━━━ EXERCISE INPUTS

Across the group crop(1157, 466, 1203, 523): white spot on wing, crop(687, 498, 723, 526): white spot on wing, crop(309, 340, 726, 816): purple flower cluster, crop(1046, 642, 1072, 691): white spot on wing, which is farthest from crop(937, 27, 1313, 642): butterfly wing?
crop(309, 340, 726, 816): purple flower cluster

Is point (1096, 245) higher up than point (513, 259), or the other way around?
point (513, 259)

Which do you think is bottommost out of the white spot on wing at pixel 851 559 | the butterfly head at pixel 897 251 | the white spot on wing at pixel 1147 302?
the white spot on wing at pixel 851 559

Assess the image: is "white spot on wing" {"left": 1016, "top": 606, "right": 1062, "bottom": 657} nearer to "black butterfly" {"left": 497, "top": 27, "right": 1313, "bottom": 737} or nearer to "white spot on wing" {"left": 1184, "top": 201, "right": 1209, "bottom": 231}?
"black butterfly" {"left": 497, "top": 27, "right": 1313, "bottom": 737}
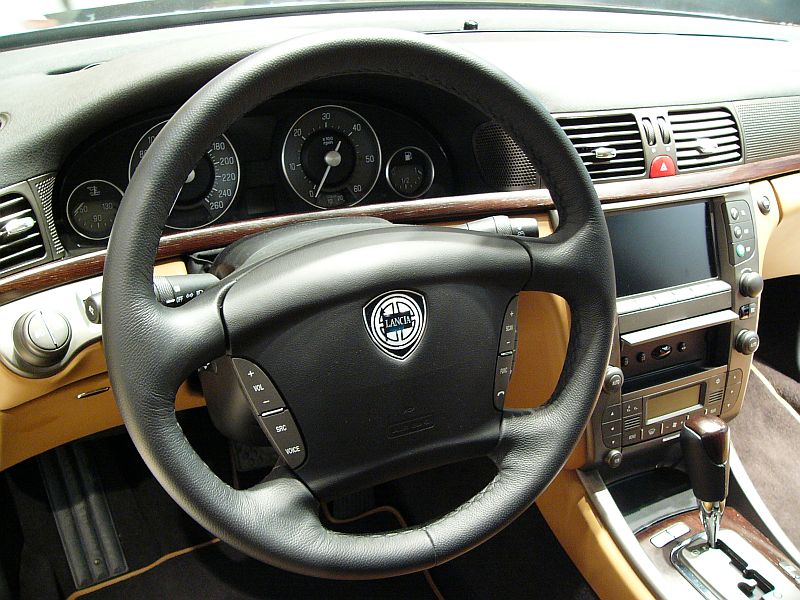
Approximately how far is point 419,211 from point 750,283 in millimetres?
733

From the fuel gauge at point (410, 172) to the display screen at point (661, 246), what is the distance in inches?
14.4

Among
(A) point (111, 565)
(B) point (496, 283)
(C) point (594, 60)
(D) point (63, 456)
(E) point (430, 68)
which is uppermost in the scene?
(E) point (430, 68)

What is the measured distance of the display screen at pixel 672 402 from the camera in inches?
55.2

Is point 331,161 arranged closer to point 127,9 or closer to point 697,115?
point 127,9

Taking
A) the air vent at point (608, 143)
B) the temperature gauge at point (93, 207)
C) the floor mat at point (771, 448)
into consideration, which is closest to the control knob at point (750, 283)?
the air vent at point (608, 143)

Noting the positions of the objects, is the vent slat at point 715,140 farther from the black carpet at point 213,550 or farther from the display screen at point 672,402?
the black carpet at point 213,550

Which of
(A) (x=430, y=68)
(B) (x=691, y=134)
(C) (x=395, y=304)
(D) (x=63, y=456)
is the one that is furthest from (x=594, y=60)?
(D) (x=63, y=456)

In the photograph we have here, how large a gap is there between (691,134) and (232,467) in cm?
129

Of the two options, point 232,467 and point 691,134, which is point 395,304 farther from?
point 232,467

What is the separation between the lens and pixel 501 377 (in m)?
0.93

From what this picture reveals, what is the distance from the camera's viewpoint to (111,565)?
5.37 ft

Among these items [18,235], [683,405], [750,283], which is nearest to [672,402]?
[683,405]

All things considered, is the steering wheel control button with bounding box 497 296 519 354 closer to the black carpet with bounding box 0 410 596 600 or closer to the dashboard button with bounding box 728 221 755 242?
the black carpet with bounding box 0 410 596 600

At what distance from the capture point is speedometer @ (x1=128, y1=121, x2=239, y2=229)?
3.82ft
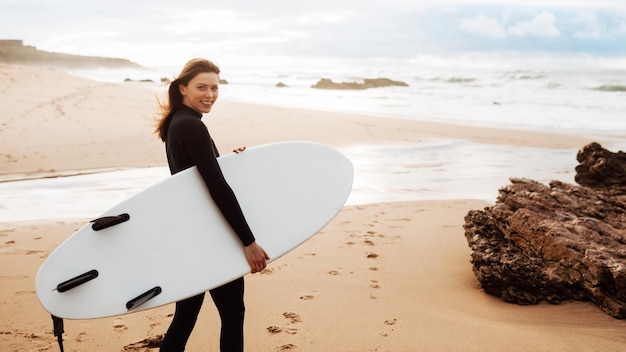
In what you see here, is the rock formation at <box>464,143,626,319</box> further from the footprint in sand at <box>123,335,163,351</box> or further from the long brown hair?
the long brown hair

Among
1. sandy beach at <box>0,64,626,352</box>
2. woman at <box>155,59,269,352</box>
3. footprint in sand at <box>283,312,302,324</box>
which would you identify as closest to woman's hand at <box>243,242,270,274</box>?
woman at <box>155,59,269,352</box>

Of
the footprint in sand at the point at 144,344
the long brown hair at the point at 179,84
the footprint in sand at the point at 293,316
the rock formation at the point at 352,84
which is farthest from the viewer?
the rock formation at the point at 352,84

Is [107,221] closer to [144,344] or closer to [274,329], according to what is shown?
[144,344]

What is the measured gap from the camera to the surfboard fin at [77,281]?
1.87m

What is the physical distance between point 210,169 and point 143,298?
59 centimetres

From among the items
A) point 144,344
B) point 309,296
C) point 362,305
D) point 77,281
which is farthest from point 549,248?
point 77,281

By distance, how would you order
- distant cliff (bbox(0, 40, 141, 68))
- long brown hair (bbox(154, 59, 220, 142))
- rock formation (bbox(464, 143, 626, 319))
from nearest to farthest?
long brown hair (bbox(154, 59, 220, 142)), rock formation (bbox(464, 143, 626, 319)), distant cliff (bbox(0, 40, 141, 68))

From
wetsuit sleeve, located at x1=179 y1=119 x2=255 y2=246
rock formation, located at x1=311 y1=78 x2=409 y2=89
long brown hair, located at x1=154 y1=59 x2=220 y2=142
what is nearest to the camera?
wetsuit sleeve, located at x1=179 y1=119 x2=255 y2=246

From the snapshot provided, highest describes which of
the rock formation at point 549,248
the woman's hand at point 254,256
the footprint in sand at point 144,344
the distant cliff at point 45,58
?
the distant cliff at point 45,58

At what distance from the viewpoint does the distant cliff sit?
4040 inches

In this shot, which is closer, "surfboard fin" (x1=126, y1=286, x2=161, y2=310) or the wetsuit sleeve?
the wetsuit sleeve

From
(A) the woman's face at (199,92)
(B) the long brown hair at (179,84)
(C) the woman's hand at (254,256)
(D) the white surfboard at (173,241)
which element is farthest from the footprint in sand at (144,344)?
(A) the woman's face at (199,92)

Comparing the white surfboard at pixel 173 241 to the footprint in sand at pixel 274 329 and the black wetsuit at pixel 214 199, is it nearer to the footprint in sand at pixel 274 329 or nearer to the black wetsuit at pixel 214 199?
the black wetsuit at pixel 214 199

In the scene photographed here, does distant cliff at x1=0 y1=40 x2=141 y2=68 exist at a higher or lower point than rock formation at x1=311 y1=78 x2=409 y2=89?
higher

━━━━━━

- WHAT THE TASK ASKS
Transcribe the full listing above exactly, with the images removed.

- RESPONSE
Across the group crop(1157, 466, 1203, 523): white spot on wing, crop(687, 498, 723, 526): white spot on wing, crop(309, 340, 726, 816): purple flower cluster, crop(1046, 642, 1072, 691): white spot on wing, which is farthest from crop(937, 27, 1313, 642): butterfly wing?
crop(309, 340, 726, 816): purple flower cluster

Is point (1096, 245) higher up than point (513, 259), or the other way around?
point (513, 259)

Which do you think is bottommost out of the white spot on wing at pixel 851 559 | the butterfly head at pixel 897 251 | the white spot on wing at pixel 1147 302?
the white spot on wing at pixel 851 559

Assess the image: is "white spot on wing" {"left": 1016, "top": 606, "right": 1062, "bottom": 657} nearer to "black butterfly" {"left": 497, "top": 27, "right": 1313, "bottom": 737} or nearer to "white spot on wing" {"left": 1184, "top": 201, "right": 1209, "bottom": 231}?
"black butterfly" {"left": 497, "top": 27, "right": 1313, "bottom": 737}
Approximately how far is point 419,211 from point 750,283 in millimetres?
733

From the fuel gauge at point (410, 172) to the display screen at point (661, 246), what is the distance in inches?
14.4

Among
(A) point (111, 565)
(B) point (496, 283)
(C) point (594, 60)
(D) point (63, 456)
(E) point (430, 68)
which is uppermost in the scene?
(E) point (430, 68)

What is the measured distance of the display screen at pixel 672 402 from the camera in inches?
55.2

Is point 331,161 arranged closer to point 127,9 or closer to point 697,115?
point 127,9

Taking
A) the air vent at point (608, 143)
B) the temperature gauge at point (93, 207)
C) the floor mat at point (771, 448)
into consideration, which is closest to the control knob at point (750, 283)?
the air vent at point (608, 143)

Noting the positions of the objects, is the vent slat at point 715,140 farther from the black carpet at point 213,550 or farther from the display screen at point 672,402?
the black carpet at point 213,550

Which of
(A) (x=430, y=68)
(B) (x=691, y=134)
(C) (x=395, y=304)
(D) (x=63, y=456)
is the one that is furthest from (x=594, y=60)?
(D) (x=63, y=456)

In the photograph we have here, how large a gap is there between (691,134) and (232,467) in cm?
129

Of the two options, point 232,467 and point 691,134, which is point 395,304 farther from?
point 232,467

What is the separation between the lens and pixel 501 377 (in m)?
0.93

From what this picture reveals, what is the distance from the camera's viewpoint to (111,565)?
5.37 ft

Among these items [18,235], [683,405], [750,283], which is nearest to [672,402]?
[683,405]

All things considered, is the steering wheel control button with bounding box 497 296 519 354 closer to the black carpet with bounding box 0 410 596 600 or closer to the dashboard button with bounding box 728 221 755 242?
the black carpet with bounding box 0 410 596 600

At what distance from the capture point is speedometer @ (x1=128, y1=121, x2=239, y2=229)?
3.82ft
In what you see here, is the rock formation at <box>464,143,626,319</box> further from the footprint in sand at <box>123,335,163,351</box> or further from the long brown hair?
the long brown hair

Among
1. sandy beach at <box>0,64,626,352</box>
2. woman at <box>155,59,269,352</box>
3. footprint in sand at <box>283,312,302,324</box>
which would you identify as closest to woman's hand at <box>243,242,270,274</box>?
woman at <box>155,59,269,352</box>

Of
the footprint in sand at the point at 144,344
the long brown hair at the point at 179,84
the footprint in sand at the point at 293,316
the rock formation at the point at 352,84
which is farthest from the viewer?
the rock formation at the point at 352,84

Is [107,221] closer to [144,344] or closer to [274,329], according to what is shown?
[144,344]

What is the measured gap from the camera to the surfboard fin at [77,281]?
1.87m

What is the physical distance between point 210,169 and point 143,298?
59 centimetres

From among the items
A) point 144,344
B) point 309,296
C) point 362,305
D) point 77,281
which is farthest from point 549,248?
point 77,281

By distance, how would you order
- distant cliff (bbox(0, 40, 141, 68))
- long brown hair (bbox(154, 59, 220, 142))
- rock formation (bbox(464, 143, 626, 319))
from nearest to farthest?
long brown hair (bbox(154, 59, 220, 142)), rock formation (bbox(464, 143, 626, 319)), distant cliff (bbox(0, 40, 141, 68))

From
wetsuit sleeve, located at x1=179 y1=119 x2=255 y2=246
rock formation, located at x1=311 y1=78 x2=409 y2=89
long brown hair, located at x1=154 y1=59 x2=220 y2=142
what is nearest to the camera?
wetsuit sleeve, located at x1=179 y1=119 x2=255 y2=246

From the snapshot provided, highest describes which of
the rock formation at point 549,248
the woman's hand at point 254,256
the footprint in sand at point 144,344
the distant cliff at point 45,58
?
the distant cliff at point 45,58

At what distance from the viewpoint does the distant cliff sit?
4040 inches

In this shot, which is closer, "surfboard fin" (x1=126, y1=286, x2=161, y2=310) or the wetsuit sleeve?
the wetsuit sleeve

From
(A) the woman's face at (199,92)
(B) the long brown hair at (179,84)
(C) the woman's hand at (254,256)
(D) the white surfboard at (173,241)
which element is farthest from the footprint in sand at (144,344)?
(A) the woman's face at (199,92)

Comparing the white surfboard at pixel 173 241 to the footprint in sand at pixel 274 329 and the black wetsuit at pixel 214 199, is it nearer to the footprint in sand at pixel 274 329 or nearer to the black wetsuit at pixel 214 199?
the black wetsuit at pixel 214 199

In the scene photographed here, does distant cliff at x1=0 y1=40 x2=141 y2=68 exist at a higher or lower point than rock formation at x1=311 y1=78 x2=409 y2=89?
higher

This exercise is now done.